> **WRITTEN REQUEST**
In the data below, switch each "tree trunk" to "tree stump" and leave everything else as it is.

> **MATERIAL FOR THIS TASK**
--

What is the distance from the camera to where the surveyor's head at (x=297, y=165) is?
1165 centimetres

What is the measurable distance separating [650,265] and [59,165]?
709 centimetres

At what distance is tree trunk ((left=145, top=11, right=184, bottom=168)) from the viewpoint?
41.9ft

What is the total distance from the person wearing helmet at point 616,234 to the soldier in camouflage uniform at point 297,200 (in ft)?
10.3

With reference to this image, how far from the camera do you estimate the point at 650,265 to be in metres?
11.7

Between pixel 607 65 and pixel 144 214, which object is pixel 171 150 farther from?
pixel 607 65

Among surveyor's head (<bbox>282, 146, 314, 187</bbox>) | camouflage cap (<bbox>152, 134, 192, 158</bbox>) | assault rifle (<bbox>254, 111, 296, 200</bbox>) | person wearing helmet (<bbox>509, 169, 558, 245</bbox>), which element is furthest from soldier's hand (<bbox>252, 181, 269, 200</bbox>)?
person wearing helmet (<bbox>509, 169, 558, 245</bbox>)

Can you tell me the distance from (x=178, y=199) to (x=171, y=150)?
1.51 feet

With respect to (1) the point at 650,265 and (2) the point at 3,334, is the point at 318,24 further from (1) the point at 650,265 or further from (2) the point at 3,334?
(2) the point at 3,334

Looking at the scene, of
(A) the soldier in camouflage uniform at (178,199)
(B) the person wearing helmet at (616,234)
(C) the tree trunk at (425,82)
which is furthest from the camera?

--

> **RESULT BELOW**
What is the distance from the camera to where the surveyor's head at (x=297, y=165) is?
1165 centimetres

What is the measurable distance separating [650,265] and [59,165]?
709 centimetres

At what distance is tree stump ((left=145, top=11, right=184, bottom=168)) from the viewpoint?
41.9ft

What is the total distance from the person wearing helmet at point 616,234 to the soldier in camouflage uniform at point 297,200 (in ft)?
10.3

With reference to this image, how far from the camera do you estimate the point at 650,265 to be in metres?
11.7

Between pixel 607 65 and pixel 144 214, which object is pixel 171 150 farther from?
pixel 607 65

Among surveyor's head (<bbox>282, 146, 314, 187</bbox>) | camouflage cap (<bbox>152, 134, 192, 158</bbox>) | assault rifle (<bbox>254, 111, 296, 200</bbox>) | person wearing helmet (<bbox>509, 169, 558, 245</bbox>), which element is furthest from soldier's hand (<bbox>252, 181, 269, 200</bbox>)?
person wearing helmet (<bbox>509, 169, 558, 245</bbox>)

Can you tell me the distance from (x=178, y=199) to (x=171, y=150)?
1.51 feet

With respect to (1) the point at 650,265 and (2) the point at 3,334, is the point at 318,24 further from (1) the point at 650,265 or further from (2) the point at 3,334?
(2) the point at 3,334

Looking at the scene, of
(A) the soldier in camouflage uniform at (178,199)
(B) the person wearing helmet at (616,234)
(C) the tree stump at (425,82)
which is furthest from the camera?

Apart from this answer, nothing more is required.